I've parsed this with BeautifulSoup (lxml) since I can't use regex. Now I'm replacing the <c> with a string containing new valid xml that depends on the attribute. This isn't all that hard.

But I want to do it without parsing the new xml with BeautifulSoup. The reason is that I'm just going to prettify it right after. There are quite some tags being replaced by significant amounts of xml. It's not very performant parsing and then prettifying everything.

Is there something like a LiteralXmlPleaseDontParseThisTnx node? (I can't find it, they must have called it something else, and there are too many unrelated hits for 'raw html', 'unparsed html', 'literal hmtl'...).

Alternatively, is there a way to prettify the above xml and then insert the new xml in that as plain text (without making assumptions about the xml beyond being valid)?

Answer 1

BeautifulSoup is for parsing HTML. What you have is not HTML, but XML, so you probably shouldn't be using BeautifulSoup, but rather using lxml directly.

The lxml Element does have a replace method, but you must pass it an Element, not a string. It's unclear what you're trying to replace <c> with, but if you create your replacement value as an Element from the beginning you can do the replacement without parsing.

If instead you simply want to drop an arbitrary string in place of <c>, well, that's not a well-formed operation on an XML document, and there's no way the library could guarantee that what you pasted in is well-formed, and thus it would be impossible to serialize the given result. Most XML libraries are going to specifically forbid that operation since it would violate the underlying assumptions and guarantees that the XML library is trying to maintain.

Answer 2

I found a way to create the same result, which happens to work for me but might not be generally applicable. It's in the 'alternatively' category of the question: do the replacement outside the parsed soup.

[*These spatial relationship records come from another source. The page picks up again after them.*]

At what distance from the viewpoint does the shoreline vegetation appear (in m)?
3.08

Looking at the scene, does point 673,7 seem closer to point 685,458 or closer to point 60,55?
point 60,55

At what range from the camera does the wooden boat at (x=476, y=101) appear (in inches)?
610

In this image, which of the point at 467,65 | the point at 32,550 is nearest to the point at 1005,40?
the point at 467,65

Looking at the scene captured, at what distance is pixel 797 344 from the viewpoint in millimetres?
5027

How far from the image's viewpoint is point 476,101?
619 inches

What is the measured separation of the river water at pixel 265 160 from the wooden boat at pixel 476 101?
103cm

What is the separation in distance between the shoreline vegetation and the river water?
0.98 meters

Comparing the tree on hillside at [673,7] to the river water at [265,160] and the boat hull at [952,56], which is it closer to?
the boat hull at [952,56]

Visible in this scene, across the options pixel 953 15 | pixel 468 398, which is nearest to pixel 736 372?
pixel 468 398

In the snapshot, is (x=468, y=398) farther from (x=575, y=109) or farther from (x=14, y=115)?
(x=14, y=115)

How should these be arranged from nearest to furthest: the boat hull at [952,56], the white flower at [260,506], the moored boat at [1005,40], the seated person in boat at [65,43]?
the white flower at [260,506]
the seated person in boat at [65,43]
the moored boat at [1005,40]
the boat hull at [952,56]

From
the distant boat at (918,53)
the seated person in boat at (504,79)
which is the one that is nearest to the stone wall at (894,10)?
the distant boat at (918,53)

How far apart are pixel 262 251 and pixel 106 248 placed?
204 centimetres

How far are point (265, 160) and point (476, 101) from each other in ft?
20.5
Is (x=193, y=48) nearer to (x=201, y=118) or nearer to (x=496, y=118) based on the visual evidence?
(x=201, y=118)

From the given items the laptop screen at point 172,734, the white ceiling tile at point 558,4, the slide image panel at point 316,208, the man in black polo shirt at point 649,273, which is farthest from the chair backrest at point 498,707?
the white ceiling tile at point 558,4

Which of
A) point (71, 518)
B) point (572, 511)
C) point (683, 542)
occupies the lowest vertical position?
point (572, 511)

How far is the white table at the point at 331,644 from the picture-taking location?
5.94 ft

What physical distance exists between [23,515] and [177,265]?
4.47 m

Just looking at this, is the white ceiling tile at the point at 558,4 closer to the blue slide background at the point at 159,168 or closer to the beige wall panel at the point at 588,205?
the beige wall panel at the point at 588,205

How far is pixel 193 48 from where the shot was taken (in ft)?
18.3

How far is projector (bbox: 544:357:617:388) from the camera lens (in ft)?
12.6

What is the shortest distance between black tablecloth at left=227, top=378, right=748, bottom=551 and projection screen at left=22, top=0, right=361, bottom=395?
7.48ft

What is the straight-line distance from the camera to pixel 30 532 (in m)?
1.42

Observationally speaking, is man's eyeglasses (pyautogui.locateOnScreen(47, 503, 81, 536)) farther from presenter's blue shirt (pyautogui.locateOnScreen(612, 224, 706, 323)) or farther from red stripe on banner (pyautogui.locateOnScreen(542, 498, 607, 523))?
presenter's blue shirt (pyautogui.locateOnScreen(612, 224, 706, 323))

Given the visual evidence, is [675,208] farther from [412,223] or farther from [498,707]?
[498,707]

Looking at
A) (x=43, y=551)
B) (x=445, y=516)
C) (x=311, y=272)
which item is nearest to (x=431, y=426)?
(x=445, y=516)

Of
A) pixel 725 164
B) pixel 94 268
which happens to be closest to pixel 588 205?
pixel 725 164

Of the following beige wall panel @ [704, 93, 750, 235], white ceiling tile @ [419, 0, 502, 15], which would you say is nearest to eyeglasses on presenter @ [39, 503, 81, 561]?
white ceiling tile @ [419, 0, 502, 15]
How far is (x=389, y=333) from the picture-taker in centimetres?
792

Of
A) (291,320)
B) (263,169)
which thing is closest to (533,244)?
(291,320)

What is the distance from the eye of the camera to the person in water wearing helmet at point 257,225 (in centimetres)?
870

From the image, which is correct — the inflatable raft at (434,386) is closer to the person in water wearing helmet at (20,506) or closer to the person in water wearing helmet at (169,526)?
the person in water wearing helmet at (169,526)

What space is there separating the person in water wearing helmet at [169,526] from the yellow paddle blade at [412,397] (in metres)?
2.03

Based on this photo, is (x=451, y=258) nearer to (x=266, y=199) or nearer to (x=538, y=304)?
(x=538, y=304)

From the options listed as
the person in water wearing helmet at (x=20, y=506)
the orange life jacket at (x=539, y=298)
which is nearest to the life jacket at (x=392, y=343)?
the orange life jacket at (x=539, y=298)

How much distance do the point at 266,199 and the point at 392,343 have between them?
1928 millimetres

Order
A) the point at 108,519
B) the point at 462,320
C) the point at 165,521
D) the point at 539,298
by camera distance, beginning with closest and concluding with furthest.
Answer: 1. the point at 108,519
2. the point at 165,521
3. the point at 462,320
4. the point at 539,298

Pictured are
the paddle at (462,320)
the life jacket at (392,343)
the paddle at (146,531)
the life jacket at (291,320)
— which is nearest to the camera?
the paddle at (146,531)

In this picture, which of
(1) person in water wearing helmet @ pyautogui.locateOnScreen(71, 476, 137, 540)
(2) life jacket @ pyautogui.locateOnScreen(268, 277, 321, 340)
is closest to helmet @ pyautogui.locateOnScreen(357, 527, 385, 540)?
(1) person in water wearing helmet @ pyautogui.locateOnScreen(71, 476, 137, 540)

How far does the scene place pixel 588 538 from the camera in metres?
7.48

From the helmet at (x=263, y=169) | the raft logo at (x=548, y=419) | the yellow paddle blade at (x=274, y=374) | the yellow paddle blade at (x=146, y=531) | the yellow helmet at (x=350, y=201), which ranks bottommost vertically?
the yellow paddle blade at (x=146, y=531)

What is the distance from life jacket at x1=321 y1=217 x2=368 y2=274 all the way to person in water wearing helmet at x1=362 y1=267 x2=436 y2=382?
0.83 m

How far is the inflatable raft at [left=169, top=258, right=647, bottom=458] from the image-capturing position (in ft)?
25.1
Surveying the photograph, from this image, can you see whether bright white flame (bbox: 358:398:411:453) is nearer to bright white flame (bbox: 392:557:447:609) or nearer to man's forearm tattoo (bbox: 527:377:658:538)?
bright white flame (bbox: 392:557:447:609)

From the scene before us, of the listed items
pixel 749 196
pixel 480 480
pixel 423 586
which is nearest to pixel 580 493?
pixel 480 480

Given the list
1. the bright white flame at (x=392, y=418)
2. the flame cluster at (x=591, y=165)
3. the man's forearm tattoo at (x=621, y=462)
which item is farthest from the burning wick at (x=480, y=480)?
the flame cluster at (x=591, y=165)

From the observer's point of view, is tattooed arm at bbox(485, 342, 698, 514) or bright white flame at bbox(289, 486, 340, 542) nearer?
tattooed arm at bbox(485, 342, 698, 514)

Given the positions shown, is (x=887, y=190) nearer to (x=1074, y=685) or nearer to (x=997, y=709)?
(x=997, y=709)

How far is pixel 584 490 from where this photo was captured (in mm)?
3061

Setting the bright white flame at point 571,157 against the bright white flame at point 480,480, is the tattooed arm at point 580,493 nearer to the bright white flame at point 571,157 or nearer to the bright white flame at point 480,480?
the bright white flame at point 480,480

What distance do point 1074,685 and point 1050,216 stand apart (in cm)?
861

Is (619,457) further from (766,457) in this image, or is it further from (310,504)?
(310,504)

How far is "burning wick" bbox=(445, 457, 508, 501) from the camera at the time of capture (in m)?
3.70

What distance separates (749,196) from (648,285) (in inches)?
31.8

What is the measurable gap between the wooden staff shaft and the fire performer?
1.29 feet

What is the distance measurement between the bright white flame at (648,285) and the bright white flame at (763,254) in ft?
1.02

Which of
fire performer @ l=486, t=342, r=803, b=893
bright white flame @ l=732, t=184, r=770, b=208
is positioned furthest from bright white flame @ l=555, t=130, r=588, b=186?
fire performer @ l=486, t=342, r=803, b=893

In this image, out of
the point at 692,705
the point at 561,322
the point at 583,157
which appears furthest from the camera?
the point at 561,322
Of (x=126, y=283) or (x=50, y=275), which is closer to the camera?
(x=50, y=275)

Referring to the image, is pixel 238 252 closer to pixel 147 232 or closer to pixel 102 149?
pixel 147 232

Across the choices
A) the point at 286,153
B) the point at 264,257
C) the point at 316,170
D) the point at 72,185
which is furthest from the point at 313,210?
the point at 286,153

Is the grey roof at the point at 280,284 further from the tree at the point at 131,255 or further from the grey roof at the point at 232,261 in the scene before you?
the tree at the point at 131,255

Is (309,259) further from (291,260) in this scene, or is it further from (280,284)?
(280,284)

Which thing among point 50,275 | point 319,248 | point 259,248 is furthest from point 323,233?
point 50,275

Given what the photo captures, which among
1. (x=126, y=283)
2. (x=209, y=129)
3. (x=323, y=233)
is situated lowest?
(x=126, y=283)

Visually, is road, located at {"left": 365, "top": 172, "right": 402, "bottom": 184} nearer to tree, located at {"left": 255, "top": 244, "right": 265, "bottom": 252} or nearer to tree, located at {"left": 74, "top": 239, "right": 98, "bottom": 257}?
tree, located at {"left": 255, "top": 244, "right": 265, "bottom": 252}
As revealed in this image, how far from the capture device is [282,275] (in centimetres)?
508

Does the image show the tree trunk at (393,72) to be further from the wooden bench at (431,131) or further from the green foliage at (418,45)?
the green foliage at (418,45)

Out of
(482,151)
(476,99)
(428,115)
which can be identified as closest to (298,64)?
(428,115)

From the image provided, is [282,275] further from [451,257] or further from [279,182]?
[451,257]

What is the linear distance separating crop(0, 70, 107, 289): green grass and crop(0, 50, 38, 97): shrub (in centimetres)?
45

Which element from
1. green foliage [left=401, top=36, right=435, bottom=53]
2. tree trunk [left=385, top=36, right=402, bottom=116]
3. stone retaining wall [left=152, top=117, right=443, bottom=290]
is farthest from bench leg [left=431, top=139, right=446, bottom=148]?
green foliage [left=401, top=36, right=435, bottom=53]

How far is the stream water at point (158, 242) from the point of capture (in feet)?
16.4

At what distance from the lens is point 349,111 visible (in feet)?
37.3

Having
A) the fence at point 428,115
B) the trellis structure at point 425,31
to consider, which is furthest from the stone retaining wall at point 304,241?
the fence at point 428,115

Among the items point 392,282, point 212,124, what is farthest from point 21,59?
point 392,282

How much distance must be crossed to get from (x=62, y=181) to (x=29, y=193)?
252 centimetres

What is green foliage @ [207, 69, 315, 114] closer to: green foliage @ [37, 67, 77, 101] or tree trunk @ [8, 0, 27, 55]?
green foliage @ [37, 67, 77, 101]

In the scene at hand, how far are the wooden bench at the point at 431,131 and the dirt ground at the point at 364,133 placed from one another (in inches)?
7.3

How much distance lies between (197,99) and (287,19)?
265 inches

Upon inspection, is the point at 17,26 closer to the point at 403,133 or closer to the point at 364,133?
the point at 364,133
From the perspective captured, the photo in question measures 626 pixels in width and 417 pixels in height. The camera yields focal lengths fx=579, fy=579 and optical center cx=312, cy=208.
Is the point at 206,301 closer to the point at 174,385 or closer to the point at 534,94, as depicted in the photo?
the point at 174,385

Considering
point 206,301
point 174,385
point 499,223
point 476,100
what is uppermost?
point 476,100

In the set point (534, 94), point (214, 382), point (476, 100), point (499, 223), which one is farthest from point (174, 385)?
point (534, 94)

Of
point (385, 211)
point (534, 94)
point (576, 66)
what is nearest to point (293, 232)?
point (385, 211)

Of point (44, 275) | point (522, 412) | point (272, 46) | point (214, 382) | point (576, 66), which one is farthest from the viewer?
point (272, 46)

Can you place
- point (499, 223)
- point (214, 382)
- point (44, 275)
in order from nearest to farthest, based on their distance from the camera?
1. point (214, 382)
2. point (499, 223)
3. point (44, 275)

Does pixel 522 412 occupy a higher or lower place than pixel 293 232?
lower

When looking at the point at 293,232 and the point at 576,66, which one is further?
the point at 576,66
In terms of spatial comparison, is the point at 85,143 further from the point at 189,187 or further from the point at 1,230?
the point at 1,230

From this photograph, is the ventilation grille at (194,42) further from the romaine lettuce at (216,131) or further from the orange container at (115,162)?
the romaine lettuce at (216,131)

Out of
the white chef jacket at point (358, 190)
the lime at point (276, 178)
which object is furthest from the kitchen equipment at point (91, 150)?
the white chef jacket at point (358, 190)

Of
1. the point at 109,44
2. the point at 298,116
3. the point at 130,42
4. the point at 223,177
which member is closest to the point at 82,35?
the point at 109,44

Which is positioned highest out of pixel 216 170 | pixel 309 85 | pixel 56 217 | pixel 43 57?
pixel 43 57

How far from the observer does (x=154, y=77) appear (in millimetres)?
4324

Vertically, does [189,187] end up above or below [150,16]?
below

• Escape string formatting curly brackets before parsing the main document:

  escaped = sub(r'({|})', r'\1\1', input)
  soup = BeautifulSoup(escaped, 'lxml')  # or lxml
  

• Replace <c replace="alpha" /> by a substitution string (for all of them):

  name = c_tag.attrs['replace']
  ctag.replace_with(NavigableString('{' + name + ':s}'))
  

• Store all replacements in a dictionary (perhaps already the case):

  rep = {'alpha': '<lots /><of-xml />', 'beta': '<b>hi</b>'}
  

• Make all the replacements using string formatting:

  output = soup.prettify().format(**rep)
  

I'll admit my case is a little special, so maybe it doesn't help many others. But in my case each <c> could be replaced by xml that contained more <c>s. Each level would need to be parsed or pickled due to multi-proces communication. (Pickling is only 20-50% faster than parsing, and runs into the hard recursion limit). So having to do this just once instead of for each level saves me a lot of time (factor 3 in a case I tested), since regex replace and string substitutions are much faster than parsing.